Column (2) reports the results after I instrument for 𝐿𝑜𝑐𝑎𝑡𝑖𝑜𝑛𝐴𝑃𝐼𝑖𝑗𝑡−1 with air pollution
from distant sources. The coefficient estimates for 𝐿𝑜𝑐𝑎𝑡𝑖𝑜𝑛𝐴𝑃𝐼𝑖𝑗𝑡−1 is more negative,
suggesting that an upward bias does exist if I do not instrument for 𝐿𝑜𝑐𝑎𝑡𝑖𝑜𝑛𝐴𝑃𝐼𝑖𝑗𝑡−1. None of
the coefficient estimates for the other regressors is statistically significant. Thus, people were
less likely to choose a city with more air pollution, but I cannot conclude whether or not people
were more responsive to air pollution in a city if they were at that city the year before or if they
had been to that city before.
If air pollution did not cause out-migration but “only” determined destination once an
individual had already decided to migrate, I should only observe an effect (𝛼 < 0) in the
conditional logit, and I should not observe a positive effect in the out-migration equation. In fact,
my results do suggest a negative effect (𝛼 < 0) in the conditional logit and a positive effect on
out-migration. I take these results as evidence that air pollution did cause out-migration.
V. Robustness
21
A. Comparison Between Interpolated Values and True Values
In this section, I present an additional piece of evidence that supports the interpolation
method I adopt, in addition to Table III. In particular, I test the reliability of the interpolation by
comparing the interpolated values and the true values of the average API for 10 randomly
selected cities monitored by the MEP in 2013, the last year in the analysis of location choice.

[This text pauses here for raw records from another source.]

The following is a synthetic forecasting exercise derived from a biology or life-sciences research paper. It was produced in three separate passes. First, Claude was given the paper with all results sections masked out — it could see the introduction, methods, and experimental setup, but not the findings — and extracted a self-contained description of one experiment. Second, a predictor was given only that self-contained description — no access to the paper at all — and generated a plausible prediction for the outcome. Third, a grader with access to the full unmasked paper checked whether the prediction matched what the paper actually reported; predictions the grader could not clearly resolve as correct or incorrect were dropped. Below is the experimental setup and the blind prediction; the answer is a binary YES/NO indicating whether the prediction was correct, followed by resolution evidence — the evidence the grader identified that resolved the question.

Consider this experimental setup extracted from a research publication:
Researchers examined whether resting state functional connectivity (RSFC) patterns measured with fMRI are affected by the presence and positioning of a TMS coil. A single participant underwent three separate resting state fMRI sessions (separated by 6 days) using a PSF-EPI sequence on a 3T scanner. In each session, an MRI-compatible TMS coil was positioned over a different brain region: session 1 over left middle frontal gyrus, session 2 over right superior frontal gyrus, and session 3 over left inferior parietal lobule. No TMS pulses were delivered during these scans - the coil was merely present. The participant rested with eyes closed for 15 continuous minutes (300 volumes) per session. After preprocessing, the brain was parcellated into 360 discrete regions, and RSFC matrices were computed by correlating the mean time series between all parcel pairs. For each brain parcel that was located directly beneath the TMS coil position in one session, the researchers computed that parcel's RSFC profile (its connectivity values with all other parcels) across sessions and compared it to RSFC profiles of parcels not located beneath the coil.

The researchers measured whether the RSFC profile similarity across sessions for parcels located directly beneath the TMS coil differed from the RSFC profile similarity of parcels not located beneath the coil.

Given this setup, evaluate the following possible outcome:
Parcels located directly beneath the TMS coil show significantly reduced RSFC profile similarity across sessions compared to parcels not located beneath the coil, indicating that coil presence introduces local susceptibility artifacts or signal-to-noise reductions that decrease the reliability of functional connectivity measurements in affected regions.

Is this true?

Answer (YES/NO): NO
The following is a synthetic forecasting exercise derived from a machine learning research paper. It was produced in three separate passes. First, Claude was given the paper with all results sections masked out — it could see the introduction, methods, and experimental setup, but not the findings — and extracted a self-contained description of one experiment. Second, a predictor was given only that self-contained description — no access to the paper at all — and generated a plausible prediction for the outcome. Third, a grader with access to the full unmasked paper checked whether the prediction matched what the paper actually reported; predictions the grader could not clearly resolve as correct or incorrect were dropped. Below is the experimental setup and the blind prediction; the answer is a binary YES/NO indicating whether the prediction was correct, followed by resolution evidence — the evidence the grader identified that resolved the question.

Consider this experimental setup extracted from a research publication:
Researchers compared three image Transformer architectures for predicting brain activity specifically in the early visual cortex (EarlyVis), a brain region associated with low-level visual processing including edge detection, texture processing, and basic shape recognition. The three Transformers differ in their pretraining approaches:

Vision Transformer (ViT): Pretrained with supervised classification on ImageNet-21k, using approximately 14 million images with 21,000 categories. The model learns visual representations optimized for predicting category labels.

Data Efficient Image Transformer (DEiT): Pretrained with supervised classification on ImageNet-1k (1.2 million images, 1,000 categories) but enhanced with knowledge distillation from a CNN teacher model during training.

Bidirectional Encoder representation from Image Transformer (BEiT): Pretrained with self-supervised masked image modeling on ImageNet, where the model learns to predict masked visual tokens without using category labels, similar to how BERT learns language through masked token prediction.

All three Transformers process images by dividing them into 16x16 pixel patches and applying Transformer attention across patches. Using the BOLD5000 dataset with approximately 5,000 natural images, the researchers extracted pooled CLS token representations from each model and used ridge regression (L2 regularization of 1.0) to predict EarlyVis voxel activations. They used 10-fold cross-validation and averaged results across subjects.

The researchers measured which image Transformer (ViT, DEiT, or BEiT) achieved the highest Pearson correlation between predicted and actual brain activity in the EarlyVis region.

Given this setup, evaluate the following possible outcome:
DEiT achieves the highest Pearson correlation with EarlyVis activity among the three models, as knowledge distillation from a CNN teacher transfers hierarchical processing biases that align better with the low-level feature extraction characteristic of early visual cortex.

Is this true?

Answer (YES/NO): NO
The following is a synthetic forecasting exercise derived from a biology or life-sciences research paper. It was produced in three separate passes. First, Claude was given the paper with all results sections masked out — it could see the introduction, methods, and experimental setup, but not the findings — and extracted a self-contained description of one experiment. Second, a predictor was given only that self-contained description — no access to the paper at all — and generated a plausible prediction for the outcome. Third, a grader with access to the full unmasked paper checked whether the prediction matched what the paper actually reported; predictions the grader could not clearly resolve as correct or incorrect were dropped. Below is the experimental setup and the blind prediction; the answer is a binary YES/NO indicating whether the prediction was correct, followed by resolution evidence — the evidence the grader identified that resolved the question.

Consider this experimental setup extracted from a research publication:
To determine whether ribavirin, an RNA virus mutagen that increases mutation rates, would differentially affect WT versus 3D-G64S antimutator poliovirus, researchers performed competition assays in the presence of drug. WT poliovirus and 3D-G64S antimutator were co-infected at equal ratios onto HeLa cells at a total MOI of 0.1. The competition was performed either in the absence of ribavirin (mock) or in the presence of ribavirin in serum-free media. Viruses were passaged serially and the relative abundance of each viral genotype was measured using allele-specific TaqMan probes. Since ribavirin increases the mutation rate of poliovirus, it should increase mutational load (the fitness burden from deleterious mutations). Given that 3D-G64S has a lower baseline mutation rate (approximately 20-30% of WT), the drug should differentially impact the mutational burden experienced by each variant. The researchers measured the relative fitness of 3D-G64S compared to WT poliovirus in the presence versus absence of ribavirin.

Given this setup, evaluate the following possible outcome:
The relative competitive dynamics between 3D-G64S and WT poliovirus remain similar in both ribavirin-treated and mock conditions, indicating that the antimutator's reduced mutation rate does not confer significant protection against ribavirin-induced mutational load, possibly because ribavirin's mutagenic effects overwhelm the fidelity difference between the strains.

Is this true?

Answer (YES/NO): NO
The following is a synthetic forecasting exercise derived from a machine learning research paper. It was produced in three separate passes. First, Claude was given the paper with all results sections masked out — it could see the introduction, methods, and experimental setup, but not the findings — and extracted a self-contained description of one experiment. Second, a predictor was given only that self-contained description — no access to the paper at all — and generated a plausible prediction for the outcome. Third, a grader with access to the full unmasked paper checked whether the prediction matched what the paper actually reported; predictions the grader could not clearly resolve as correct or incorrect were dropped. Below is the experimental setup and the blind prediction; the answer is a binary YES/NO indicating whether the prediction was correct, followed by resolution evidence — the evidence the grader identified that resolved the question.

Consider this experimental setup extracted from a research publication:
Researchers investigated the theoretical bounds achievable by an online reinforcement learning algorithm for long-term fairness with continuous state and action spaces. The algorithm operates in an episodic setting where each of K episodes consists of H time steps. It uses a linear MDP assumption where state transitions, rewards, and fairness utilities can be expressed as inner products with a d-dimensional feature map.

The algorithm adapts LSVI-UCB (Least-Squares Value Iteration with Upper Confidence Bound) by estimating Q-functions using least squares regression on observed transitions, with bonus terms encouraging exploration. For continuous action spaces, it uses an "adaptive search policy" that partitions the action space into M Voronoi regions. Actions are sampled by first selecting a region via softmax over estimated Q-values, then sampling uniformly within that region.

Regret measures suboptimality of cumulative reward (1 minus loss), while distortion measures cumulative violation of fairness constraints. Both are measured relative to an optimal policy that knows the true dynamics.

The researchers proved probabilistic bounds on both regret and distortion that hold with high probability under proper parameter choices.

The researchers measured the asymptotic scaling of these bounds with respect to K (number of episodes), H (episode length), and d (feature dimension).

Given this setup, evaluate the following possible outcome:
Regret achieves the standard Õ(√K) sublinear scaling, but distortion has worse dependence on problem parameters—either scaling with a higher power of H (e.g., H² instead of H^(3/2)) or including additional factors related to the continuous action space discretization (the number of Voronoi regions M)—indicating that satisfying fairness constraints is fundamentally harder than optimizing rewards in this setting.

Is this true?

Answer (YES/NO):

Since there were 68 monitored cities in 2013, the interpolation is performed using the average
API of the other 58 monitored cities. Table VIII shows the 10 cities, their location, and the
interpolated values and the true values of the average API. The interpolated values are
reasonably close to the true values, with a correlation of 0.8861. Furthermore, since 190 cities
were monitored for the AQI in 2014, the interpolation on these cities for the analysis of out-
migration should be even more reliable.
B. Other Exclusion Distances and Pollutants
In Table IX, I present the main out-migration results for varying exclusion distances that
I use to calculate the instrument and with different pollutants as the regressors of interest. As
mentioned above, the exclusion distance is the distance beyond which an emitter city is not
counted toward the air pollution from distant sources of a receiver city. For all columns, I
employ having a migrant in the household as the dependent variable and include household and
year fixed effects. The main coefficient estimates of all specifications are positive and
statistically significant. The magnitude of the coefficient estimates is generally increasing in the
exclusion distance, consistent with the fact that larger exclusion distances imply that the
instrument is less correlated with local economic activities. At the same time, larger exclusion
22
distances do not translate into less correlation between the instrument and the pollutant
concentration, as shown in the first stage and its F-statistics. This further lends credibility to my
choice of 120km as the exclusion distance.
VI. Conclusion
In this paper, I have studied whether people in China moved from more polluted cities to
less polluted cities. By using the API and the AQI data published by the MEP and the 2014 and
2016 CLDS sample, I have offered different strategies to study the effect of air pollution in the
origin and the destination: by estimating a fixed-effect model and by estimating a model of
location choice. In both models, I have implemented IV strategies to address the potential
concern that air pollution is endogenous to local economic activities.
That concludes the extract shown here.